While an overwhelming amount of respondents trust their adviser, almost the same amount (71%) distrust the fund industry.
Lee Kranefuss, CEO of iShares at BGI, cites the personal relationship people have with their adviser as a reason why there is so much trust. Trust is built over time with broad-based planning from the adviser. “It’s like any professional relationship,” he told PLANADVISER.com. “When it’s done well, people develop confidence.”
Kranefuss said the difference of trust people have for their adviser compared to the trust they have for the fund industry was most striking to him about the survey. But the funds industry is well aware that most funds go through the adviser.
“We’ve been living this world and working in it and seeing this over and over and I think there’s a huge element of congratulations to advisers out there, because this is a very concrete endorsement of what they do,” he added.
Fee-based advisers received higher scores in many of the questions than commission-based advisers. For instance, 80% of respondents with fee-based advisers said they are satisfied with their adviser on taking responsibility for their financial well being, as opposed to 68% of respondents using commission-based advisers. Some good news for advisers—only 9% of advised investors are at all likely to change their adviser in the next year.
The majority of investors surveyed believe that the fund industry is not meeting their expectations or putting the investors’ needs first. (A majority of investors —81% — believe that the industry should put the needs of investors first). Only 45% of investors surveyed expressed confidence that their investments would be safe in a volatile market, with half expecting returns in 2008 to be worse than 2007.
Kranefuss said this distrust of the funds industry is not just based on current market woes. While it might have caused some of the negativity, the current market does not account for all of the distrust.
The research suggests that fund industry dissatisfaction among the individuals surveyed is driven by issues such as perceived lack of value and transparency for the fund fees they pay and the belief that risks relative to investment returns and potential tax implications are not clearly articulated.

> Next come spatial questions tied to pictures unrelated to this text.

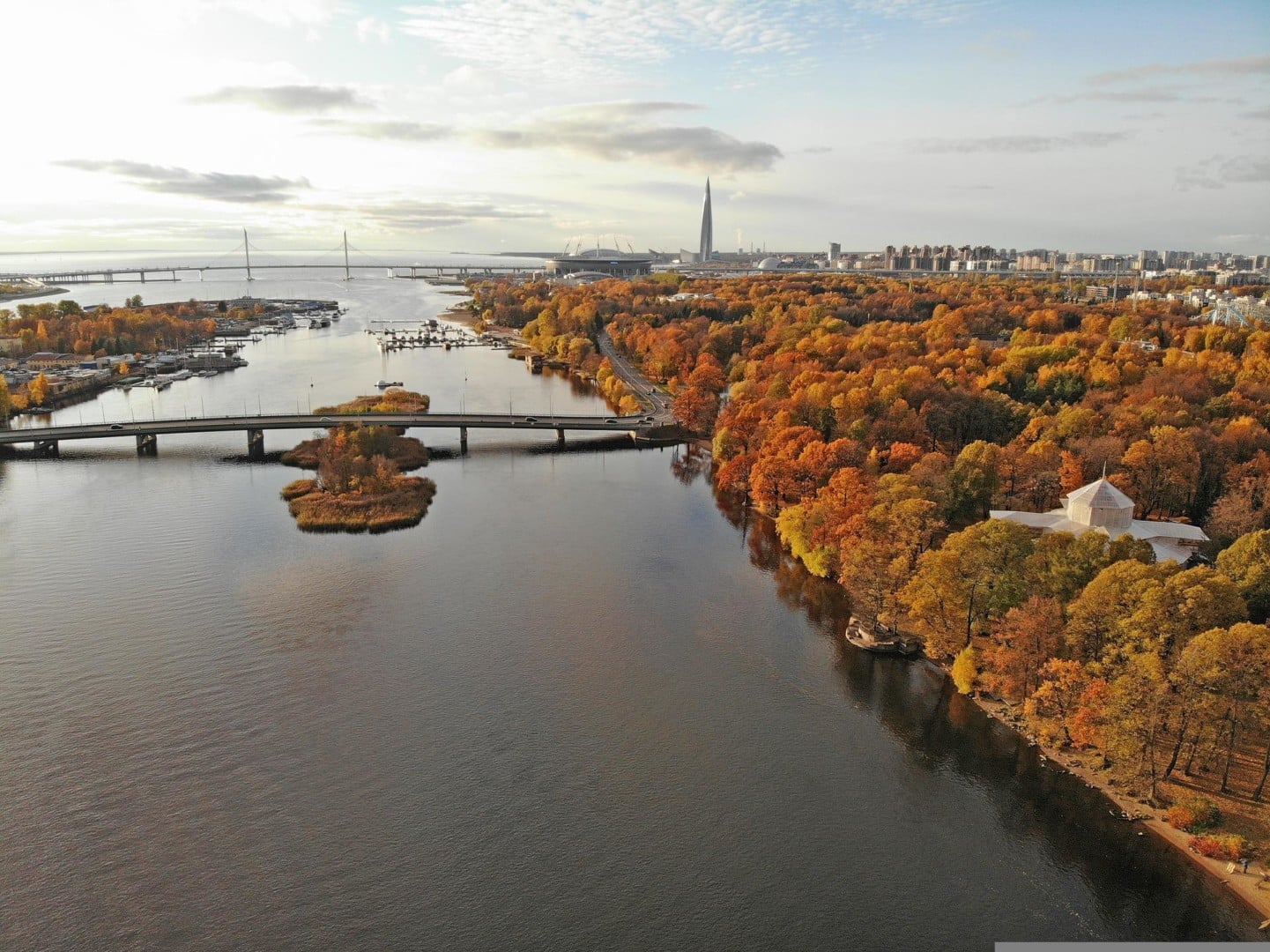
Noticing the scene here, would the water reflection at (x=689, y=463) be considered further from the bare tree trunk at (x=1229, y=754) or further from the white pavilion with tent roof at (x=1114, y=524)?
the bare tree trunk at (x=1229, y=754)

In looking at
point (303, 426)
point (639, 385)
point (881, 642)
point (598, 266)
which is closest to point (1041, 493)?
point (881, 642)

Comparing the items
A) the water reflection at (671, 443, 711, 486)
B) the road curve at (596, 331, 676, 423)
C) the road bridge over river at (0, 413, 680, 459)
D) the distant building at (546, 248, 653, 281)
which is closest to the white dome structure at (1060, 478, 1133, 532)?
the water reflection at (671, 443, 711, 486)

“The survey shows that investors believe that the fund industry is falling short in meeting their needs — at a time of great economic uncertainty and market volatility,” said Kranefuss. “This survey should be a clarion call to all of us in the fund industry. While there is a strong trust and bond between investors and their financial advisers, this good news is tempered by a noteworthy mistrust of the fund industry as it relates to a lack of transparency and not providing a clear understanding of investment risks and taxes.”
Investors also said the media fails to provide credible information, with 73% of investors surveyed saying it sensationalizes certain issues or trends. Only 19% of investors surveyed said the media provides accurate reporting.
“Most people feel there’s an overplaying in the press of what’s hot and what’s not,” Kranefuss said. And investors trust their advisers to cut through the information they receive from both the press and the fund industry, he said.
The survey, conducted by independent firm Cogent Research, measured the attitudes and expectations of high-net-worth investors toward a wide range of issues, including attitudes toward the fund industry, media and personal confidence and engagement with investments.